# [Brief]
What you return must match the records below exactly, down to each character.

# [Stored items]
┌────────

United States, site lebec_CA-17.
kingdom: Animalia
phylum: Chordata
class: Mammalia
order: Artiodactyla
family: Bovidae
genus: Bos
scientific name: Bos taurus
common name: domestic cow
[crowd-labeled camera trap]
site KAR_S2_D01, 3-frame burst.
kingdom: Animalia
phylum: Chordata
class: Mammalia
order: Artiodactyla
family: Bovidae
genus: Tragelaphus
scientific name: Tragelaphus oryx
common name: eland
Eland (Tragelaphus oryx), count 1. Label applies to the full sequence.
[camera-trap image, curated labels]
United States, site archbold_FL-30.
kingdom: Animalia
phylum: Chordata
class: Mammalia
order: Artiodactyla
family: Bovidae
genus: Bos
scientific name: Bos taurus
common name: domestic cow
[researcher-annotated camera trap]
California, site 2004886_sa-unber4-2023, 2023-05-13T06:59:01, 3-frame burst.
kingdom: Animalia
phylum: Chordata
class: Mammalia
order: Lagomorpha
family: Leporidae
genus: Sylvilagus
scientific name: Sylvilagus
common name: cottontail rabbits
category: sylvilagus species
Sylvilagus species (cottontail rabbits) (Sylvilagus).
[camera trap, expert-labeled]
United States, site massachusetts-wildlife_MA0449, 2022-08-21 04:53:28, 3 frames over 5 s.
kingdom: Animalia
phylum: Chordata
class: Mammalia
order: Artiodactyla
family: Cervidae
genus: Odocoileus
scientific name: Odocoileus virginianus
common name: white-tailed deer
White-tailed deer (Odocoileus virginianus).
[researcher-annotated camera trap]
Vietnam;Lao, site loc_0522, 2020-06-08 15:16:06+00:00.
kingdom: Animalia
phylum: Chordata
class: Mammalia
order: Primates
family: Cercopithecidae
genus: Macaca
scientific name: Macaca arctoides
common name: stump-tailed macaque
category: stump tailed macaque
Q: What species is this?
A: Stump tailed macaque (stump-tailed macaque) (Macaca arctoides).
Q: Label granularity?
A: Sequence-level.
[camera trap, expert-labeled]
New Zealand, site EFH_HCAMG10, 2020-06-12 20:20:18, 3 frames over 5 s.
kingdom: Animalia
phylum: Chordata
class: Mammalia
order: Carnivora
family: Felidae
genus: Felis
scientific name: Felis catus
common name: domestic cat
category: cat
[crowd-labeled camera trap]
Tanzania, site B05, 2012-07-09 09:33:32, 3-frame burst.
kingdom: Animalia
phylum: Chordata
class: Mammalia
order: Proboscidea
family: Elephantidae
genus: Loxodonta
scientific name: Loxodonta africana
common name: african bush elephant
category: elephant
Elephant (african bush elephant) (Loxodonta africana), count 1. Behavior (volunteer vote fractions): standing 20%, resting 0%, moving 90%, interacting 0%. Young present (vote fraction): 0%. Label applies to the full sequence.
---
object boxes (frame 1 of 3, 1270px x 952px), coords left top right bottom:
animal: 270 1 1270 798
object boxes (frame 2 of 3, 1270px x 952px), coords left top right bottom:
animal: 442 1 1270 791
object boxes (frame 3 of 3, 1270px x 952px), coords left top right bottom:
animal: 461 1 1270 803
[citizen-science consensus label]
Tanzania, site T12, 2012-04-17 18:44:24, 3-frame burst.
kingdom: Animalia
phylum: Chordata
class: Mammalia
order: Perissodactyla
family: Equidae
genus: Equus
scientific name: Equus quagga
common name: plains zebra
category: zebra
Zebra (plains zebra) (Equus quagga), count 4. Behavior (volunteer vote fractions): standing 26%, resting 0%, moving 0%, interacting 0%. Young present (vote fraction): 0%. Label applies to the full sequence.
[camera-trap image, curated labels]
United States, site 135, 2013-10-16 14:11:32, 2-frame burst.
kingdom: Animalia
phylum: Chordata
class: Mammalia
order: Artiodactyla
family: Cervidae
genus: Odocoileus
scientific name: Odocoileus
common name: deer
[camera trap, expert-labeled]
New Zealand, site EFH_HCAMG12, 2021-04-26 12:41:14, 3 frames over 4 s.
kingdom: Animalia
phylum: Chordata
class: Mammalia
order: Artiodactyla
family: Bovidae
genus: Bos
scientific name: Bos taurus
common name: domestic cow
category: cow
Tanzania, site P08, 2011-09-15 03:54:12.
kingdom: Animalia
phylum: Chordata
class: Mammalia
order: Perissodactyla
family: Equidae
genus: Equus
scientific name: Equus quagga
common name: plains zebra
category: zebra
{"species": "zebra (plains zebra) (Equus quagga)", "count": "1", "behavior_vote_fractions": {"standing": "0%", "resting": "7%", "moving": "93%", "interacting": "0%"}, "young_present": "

└────────

# [Exercise result]
United States, site lebec_CA-17.
kingdom: Animalia
phylum: Chordata
class: Mammalia
order: Artiodactyla
family: Bovidae
genus: Bos
scientific name: Bos taurus
common name: domestic cow
[crowd-labeled camera trap]
site KAR_S2_D01, 3-frame burst.
kingdom: Animalia
phylum: Chordata
class: Mammalia
order: Artiodactyla
family: Bovidae
genus: Tragelaphus
scientific name: Tragelaphus oryx
common name: eland
Eland (Tragelaphus oryx), count 1. Label applies to the full sequence.
[camera-trap image, curated labels]
United States, site archbold_FL-30.
kingdom: Animalia
phylum: Chordata
class: Mammalia
order: Artiodactyla
family: Bovidae
genus: Bos
scientific name: Bos taurus
common name: domestic cow
[researcher-annotated camera trap]
California, site 2004886_sa-unber4-2023, 2023-05-13T06:59:01, 3-frame burst.
kingdom: Animalia
phylum: Chordata
class: Mammalia
order: Lagomorpha
family: Leporidae
genus: Sylvilagus
scientific name: Sylvilagus
common name: cottontail rabbits
category: sylvilagus species
Sylvilagus species (cottontail rabbits) (Sylvilagus).
[camera trap, expert-labeled]
United States, site massachusetts-wildlife_MA0449, 2022-08-21 04:53:28, 3 frames over 5 s.
kingdom: Animalia
phylum: Chordata
class: Mammalia
order: Artiodactyla
family: Cervidae
genus: Odocoileus
scientific name: Odocoileus virginianus
common name: white-tailed deer
White-tailed deer (Odocoileus virginianus).
[researcher-annotated camera trap]
Vietnam;Lao, site loc_0522, 2020-06-08 15:16:06+00:00.
kingdom: Animalia
phylum: Chordata
class: Mammalia
order: Primates
family: Cercopithecidae
genus: Macaca
scientific name: Macaca arctoides
common name: stump-tailed macaque
category: stump tailed macaque
Q: What species is this?
A: Stump tailed macaque (stump-tailed macaque) (Macaca arctoides).
Q: Label granularity?
A: Sequence-level.
[camera trap, expert-labeled]
New Zealand, site EFH_HCAMG10, 2020-06-12 20:20:18, 3 frames over 5 s.
kingdom: Animalia
phylum: Chordata
class: Mammalia
order: Carnivora
family: Felidae
genus: Felis
scientific name: Felis catus
common name: domestic cat
category: cat
[crowd-labeled camera trap]
Tanzania, site B05, 2012-07-09 09:33:32, 3-frame burst.
kingdom: Animalia
phylum: Chordata
class: Mammalia
order: Proboscidea
family: Elephantidae
genus: Loxodonta
scientific name: Loxodonta africana
common name: african bush elephant
category: elephant
Elephant (african bush elephant) (Loxodonta africana), count 1. Behavior (volunteer vote fractions): standing 20%, resting 0%, moving 90%, interacting 0%. Young present (vote fraction): 0%. Label applies to the full sequence.
---
object boxes (frame 1 of 3, 1270px x 952px), coords left top right bottom:
animal: 270 1 1270 798
object boxes (frame 2 of 3, 1270px x 952px), coords left top right bottom:
animal: 442 1 1270 791
object boxes (frame 3 of 3, 1270px x 952px), coords left top right bottom:
animal: 461 1 1270 803
[citizen-science consensus label]
Tanzania, site T12, 2012-04-17 18:44:24, 3-frame burst.
kingdom: Animalia
phylum: Chordata
class: Mammalia
order: Perissodactyla
family: Equidae
genus: Equus
scientific name: Equus quagga
common name: plains zebra
category: zebra
Zebra (plains zebra) (Equus quagga), count 4. Behavior (volunteer vote fractions): standing 26%, resting 0%, moving 0%, interacting 0%. Young present (vote fraction): 0%. Label applies to the full sequence.
[camera-trap image, curated labels]
United States, site 135, 2013-10-16 14:11:32, 2-frame burst.
kingdom: Animalia
phylum: Chordata
class: Mammalia
order: Artiodactyla
family: Cervidae
genus: Odocoileus
scientific name: Odocoileus
common name: deer
[camera trap, expert-labeled]
New Zealand, site EFH_HCAMG12, 2021-04-26 12:41:14, 3 frames over 4 s.
kingdom: Animalia
phylum: Chordata
class: Mammalia
order: Artiodactyla
family: Bovidae
genus: Bos
scientific name: Bos taurus
common name: domestic cow
category: cow
Tanzania, site P08, 2011-09-15 03:54:12.
kingdom: Animalia
phylum: Chordata
class: Mammalia
order: Perissodactyla
family: Equidae
genus: Equus
scientific name: Equus quagga
common name: plains zebra
category: zebra
{"species": "zebra (plains zebra) (Equus quagga)", "count": "1", "behavior_vote_fractions": {"standing": "0%", "resting": "7%", "moving": "93%", "interacting": "0%"}, "young_present": "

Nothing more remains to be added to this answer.